Question

Which of the following statements have the same result? Explain each step in solving each one.

I. f(2) when f(x) = 3x + 2
II. f−1(3) when f(x) = 2 x minus 7, all over 3
III. 2y + 14 = 4y − 2

Answer 1

I. f(2) when f(x) = 3x + 2
f(2) = 3(2) + 2=8
III. 2y + 14 = 4y − 2
4y- 2y = 14+2
2y = 16
y=16/2=8
statements have the same result

Answer 2

All three statements have same results.

Explanation:

Statement I: f(2) when f(x) = 3x + 2.

`f(x)=3x+2`

Put x=2.

`f(x)=3(2)+2=8`

The value of the function is 8. It means y=8 at x=2.

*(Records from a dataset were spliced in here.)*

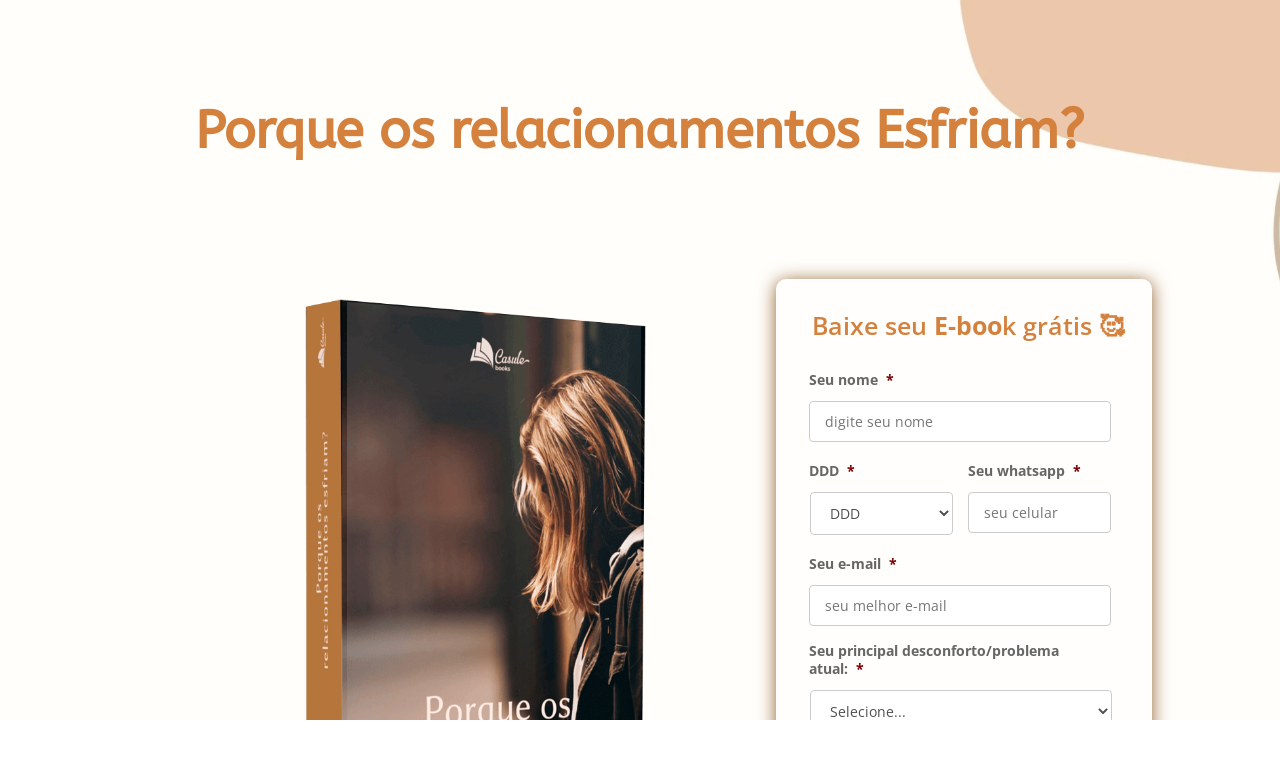

--- FILE ---
content_type: text/css
request_url: https://lp2.casule.com/wp-content/cache/wpfc-minified/6o6kwagi/h61sf.css
body_size: 853
content:
div.et_pb_section.et_pb_section_0{background-position:bottom center;background-blend-mode:screen;background-image:url(//i0.wp.com/lp2.casule.com/wp-content/uploads/2020/12/bkg-porque-os-relacionamentos-esfraim-1-scaled.jpg)!important}.et_pb_section_0.et_pb_section{padding-top:0px;padding-bottom:145px;background-color:rgba(255,255,255,0.56)!important}.et_pb_section_0.section_has_divider.et_pb_bottom_divider .et_pb_bottom_inside_divider{background-image:url([data-uri]);background-size:100% 100px;bottom:0;height:100px;z-index:1;transform:rotateX(180deg)}.et_pb_row_0.et_pb_row{padding-top:100px!important;padding-bottom:75px!important;padding-top:100px;padding-bottom:75px}.et_pb_text_0 h1{font-family:'ABeeZee',Helvetica,Arial,Lucida,sans-serif;font-weight:700;font-size:52px;color:#D4813E!important;line-height:1.2em;text-align:center}.et_pb_row_1.et_pb_row{padding-top:0px!important;margin-top:32px!important;margin-right:auto!important;margin-left:auto!important;padding-top:0px}.et_pb_row_1,body #page-container .et-db #et-boc .et-l .et_pb_row_1.et_pb_row,body.et_pb_pagebuilder_layout.single #page-container #et-boc .et-l .et_pb_row_1.et_pb_row,body.et_pb_pagebuilder_layout.single.et_full_width_page #page-container #et-boc .et-l .et_pb_row_1.et_pb_row{max-width:90%}.et_pb_image_0{margin-top:-80px!important;transform:scaleX(0.75) scaleY(0.75);text-align:center}.et_pb_text_1.et_pb_text{color:#000000!important}.et_pb_text_1 h2{font-weight:600;font-size:25px;color:#D4813E!important;line-height:1.3em;text-align:center}.et_pb_text_1 h3{font-size:26px;color:#000000!important}.et_pb_text_1{margin-bottom:2px!important}.et_pb_text_5.et_pb_text,.et_pb_text_3.et_pb_text{color:#91612f!important}.et_pb_text_3{font-size:18px;margin-top:5px!important;margin-bottom:0px!important}.et_pb_text_3 h1{font-size:36px;color:#ffffff!important}.et_pb_text_4 h1{font-family:'ABeeZee',Helvetica,Arial,Lucida,sans-serif;font-weight:700;font-size:46px;color:#f25c82!important;text-align:left}.et_pb_text_4 h2{font-family:'ABeeZee',Helvetica,Arial,Lucida,sans-serif;font-weight:700;font-size:50px;color:#D4813E!important}.et_pb_text_4{margin-top:0px!important}.et_pb_text_5{font-size:18px;margin-bottom:17px!important}.et_pb_row_3.et_pb_row{margin-top:20px!important;margin-right:auto!important;margin-left:auto!important}.et_pb_image_1{text-align:center}.et_pb_column_2{background-color:rgba(255,255,255,0.21);border-radius:10px 10px 10px 10px;overflow:hidden;padding-top:30px;padding-right:25px;padding-bottom:30px;padding-left:33px;box-shadow:0px 2px 18px 0px #91612f}@media only screen and (max-width:980px){.et_pb_image_0 .et_pb_image_wrap img,.et_pb_image_1 .et_pb_image_wrap img{width:auto}.et_pb_text_5{margin-bottom:40px!important}}@media only screen and (max-width:767px){.et_pb_image_0 .et_pb_image_wrap img,.et_pb_image_1 .et_pb_image_wrap img{width:auto}.et_pb_text_5{margin-bottom:20px!important}}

Statement II:f⁻¹(3). when f(x) = 2 x minus 7, all over 3.

`f(x)=(2x-7)/(3)`

Find the inverse of the function.

Step 1: Substitute f(x)=y

`y=(2x-7)/(3)`

Step 2: Interchange x and y.

`x=(2y-7)/(3)`

Step 3: Isolate y.

`y=(3x+7)/(2)`

Step 4: Substitute y=f⁻¹(x).

`f^(-1)(x)=(3x+7)/(2)`

Now, substitute x=3, to find f⁻¹(3).

`f^(-1)(3)=(3(3)+7)/(2)=8`

The result of statement II is 8.

Statement III: 2y + 14 = 4y − 2

`2y+14=4y-2`

`14+2=4y-2y`

`16=2y`

`y=8`

The result of statement III is 8.

Therefore all three statements have same results.